唯一已知的解决方法是让浏览器认为只有一个来源。最简单的方法是在您自己的服务器上放置一个代理服务器，然后中继到另一台服务器。如果您的服务器在Apache中，则可以使用 mod_proxy （请参阅此问题）。

但请注意，如果其他服务器不允许交叉源请求，则可能违反其政策。如果它是一个大型服务器，它可能会很好地检测到它并禁止你的服务器的IP。

I am working on a web app that sends some data to a website. The website updates the data to its database and returns a json array that replaces my webapp page. I am using ajax for making the query. I need to know how to prevent the overwriting of my webpage. The server is not mine so there is possibly a same origin policy problem.
I have checked the xmlhttp.readystate and xmlhttp.status, they are 4 and 0 respectively.

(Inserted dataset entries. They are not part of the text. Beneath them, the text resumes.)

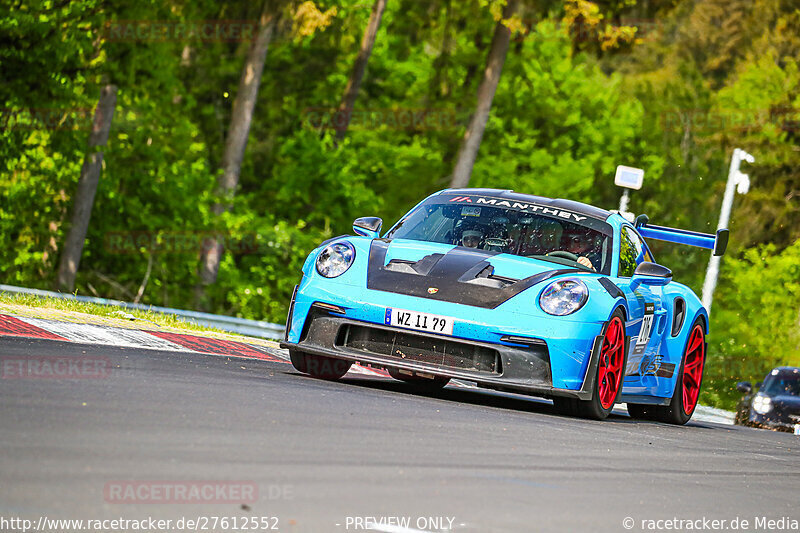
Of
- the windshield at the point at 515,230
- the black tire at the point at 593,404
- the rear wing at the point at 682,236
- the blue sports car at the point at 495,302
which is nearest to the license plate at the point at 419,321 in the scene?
the blue sports car at the point at 495,302

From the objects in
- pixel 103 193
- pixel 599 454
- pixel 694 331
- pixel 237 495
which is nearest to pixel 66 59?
pixel 103 193

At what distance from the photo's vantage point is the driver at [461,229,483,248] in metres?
10.2

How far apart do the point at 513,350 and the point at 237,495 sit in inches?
172

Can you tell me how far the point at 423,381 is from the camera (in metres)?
11.7

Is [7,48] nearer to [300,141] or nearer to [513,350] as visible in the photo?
[300,141]

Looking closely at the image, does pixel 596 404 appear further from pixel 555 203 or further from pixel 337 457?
pixel 337 457

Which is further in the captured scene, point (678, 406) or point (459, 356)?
point (678, 406)

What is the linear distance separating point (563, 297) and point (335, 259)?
1636mm

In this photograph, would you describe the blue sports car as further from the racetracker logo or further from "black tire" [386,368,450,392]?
the racetracker logo
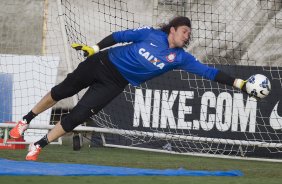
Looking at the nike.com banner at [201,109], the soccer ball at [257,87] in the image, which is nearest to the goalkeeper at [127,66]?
the soccer ball at [257,87]

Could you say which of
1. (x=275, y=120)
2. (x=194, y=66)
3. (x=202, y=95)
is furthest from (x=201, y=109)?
(x=194, y=66)

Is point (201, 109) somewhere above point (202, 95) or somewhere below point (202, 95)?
below

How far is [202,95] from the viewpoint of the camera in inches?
447

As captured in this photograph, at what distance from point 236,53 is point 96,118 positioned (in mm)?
2807

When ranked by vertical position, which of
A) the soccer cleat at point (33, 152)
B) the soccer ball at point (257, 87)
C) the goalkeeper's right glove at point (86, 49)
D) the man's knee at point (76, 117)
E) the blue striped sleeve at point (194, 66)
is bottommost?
the soccer cleat at point (33, 152)

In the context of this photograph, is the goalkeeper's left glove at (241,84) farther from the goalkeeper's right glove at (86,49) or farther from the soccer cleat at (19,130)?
the soccer cleat at (19,130)

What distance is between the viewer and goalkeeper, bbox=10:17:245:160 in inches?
323

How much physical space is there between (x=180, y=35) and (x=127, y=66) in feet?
2.14

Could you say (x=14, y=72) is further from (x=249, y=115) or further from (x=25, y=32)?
(x=249, y=115)

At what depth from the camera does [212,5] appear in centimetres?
1259

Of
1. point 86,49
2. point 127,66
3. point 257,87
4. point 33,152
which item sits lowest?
point 33,152

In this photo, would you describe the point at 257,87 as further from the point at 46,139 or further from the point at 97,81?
the point at 46,139

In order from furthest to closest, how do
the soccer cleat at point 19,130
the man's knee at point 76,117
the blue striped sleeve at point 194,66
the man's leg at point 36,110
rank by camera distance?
the soccer cleat at point 19,130 → the man's leg at point 36,110 → the blue striped sleeve at point 194,66 → the man's knee at point 76,117

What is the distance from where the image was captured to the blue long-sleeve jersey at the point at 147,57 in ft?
26.9
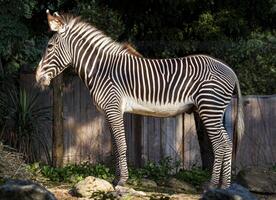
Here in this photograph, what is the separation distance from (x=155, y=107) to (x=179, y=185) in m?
1.82

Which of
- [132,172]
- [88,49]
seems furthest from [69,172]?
[88,49]

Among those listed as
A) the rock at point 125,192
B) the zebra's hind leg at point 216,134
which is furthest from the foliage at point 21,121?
the zebra's hind leg at point 216,134

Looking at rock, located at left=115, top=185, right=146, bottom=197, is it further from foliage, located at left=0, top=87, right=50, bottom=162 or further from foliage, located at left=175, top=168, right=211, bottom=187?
foliage, located at left=0, top=87, right=50, bottom=162

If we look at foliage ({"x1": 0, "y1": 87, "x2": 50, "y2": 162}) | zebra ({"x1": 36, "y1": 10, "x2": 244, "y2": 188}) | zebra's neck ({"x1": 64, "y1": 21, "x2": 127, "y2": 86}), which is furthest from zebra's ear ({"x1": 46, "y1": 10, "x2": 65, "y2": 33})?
foliage ({"x1": 0, "y1": 87, "x2": 50, "y2": 162})

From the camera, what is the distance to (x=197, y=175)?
11930mm

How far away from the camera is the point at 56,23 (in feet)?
31.9

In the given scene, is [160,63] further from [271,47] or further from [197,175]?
[271,47]

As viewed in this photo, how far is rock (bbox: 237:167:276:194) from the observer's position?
9977mm

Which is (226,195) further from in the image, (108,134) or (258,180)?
(108,134)

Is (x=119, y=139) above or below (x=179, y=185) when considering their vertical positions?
above

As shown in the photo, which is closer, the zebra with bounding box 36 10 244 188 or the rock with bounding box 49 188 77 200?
the rock with bounding box 49 188 77 200

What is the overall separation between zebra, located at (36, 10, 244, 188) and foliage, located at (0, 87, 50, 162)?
236 cm

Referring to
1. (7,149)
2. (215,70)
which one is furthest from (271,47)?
(7,149)

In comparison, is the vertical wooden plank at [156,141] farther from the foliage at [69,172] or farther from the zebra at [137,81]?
the zebra at [137,81]
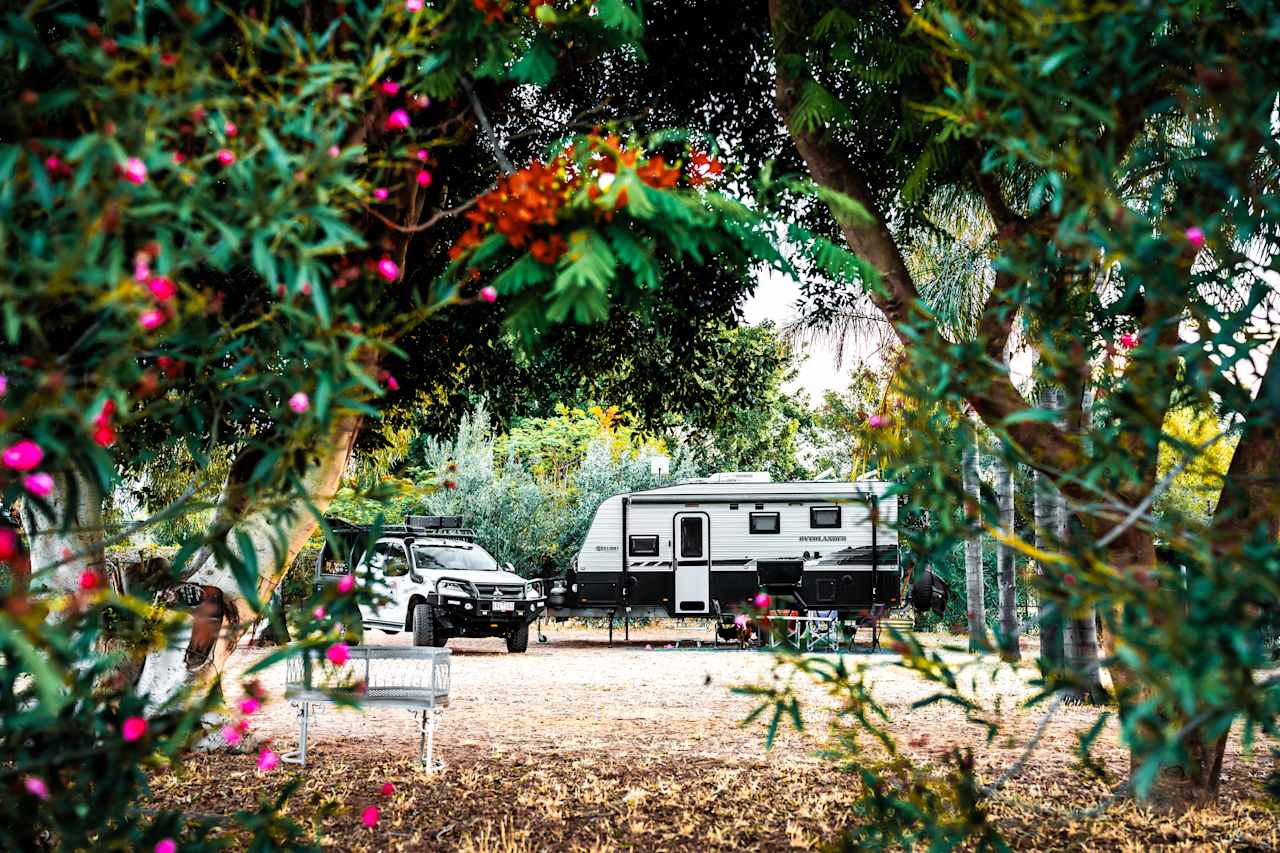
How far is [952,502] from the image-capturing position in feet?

According to some posts on *** the 0 status occurs due to the origin policy but I couldn't get a solution for this because usually the people with this problem had access to changes on the server side programming.
I want to read the json and extract values for my app but if I use the xmlhttp.responseText the server returns a blank string.

Any help is much appreciated.
Thanks

My code:

function sendAndReceive() {

    var xmlhttp;
    xmlhttp = new XMLHttpRequest();

    xmlhttp.onreadystatechange = function () {
        document.getElementById("postevent").innerHTML = "state changed";
        document.getElementById("postevent").innerHTML = "" + xmlhttp.readyState + " " + xmlhttp.status;
        if (xmlhttp.readyState == 4 && xmlhttp.status == 200) {
            document.getElementById("postevent").innerHTML = "success response";
            document.getElementById("postevent").innerHTML = "this is it" + xmlhttp.responseText;
        }
    }

    var url = "http://simple.ap.ernet.in/api/home/resource.php/resource/node?";
    url += "key=" + document.getElementById("key").value + "&";
    url += "datasetId=" + document.getElementById("datasetId").value + "&";
    url += "localId=" + document.getElementById("localId").value + "&";
    url += "nodeName=" + document.getElementById("nodeName").value + "&";
    url += "nodeDesc=" + document.getElementById("nodeDesc").value + "&";
    url += "lat=" + document.getElementById("lat").value + "&";
    url += "long=" + document.getElementById("long").value;

    document.getElementById("postevent").innerHTML = url;
    xmlhttp.open("POST", url, true);
    xmlhttp.send();
}

The only known workaround is to let the browser think there is only one origin. The easiest is to put a proxy on your own server relaying to the other server. If your own server is in Apache, you may use mod_proxy (see this question).

But note that if the other server doesn't allow cross-origin requests, it's probably against its policy to do that. And if it's a big server, it may very well detect it and ban your server's IP.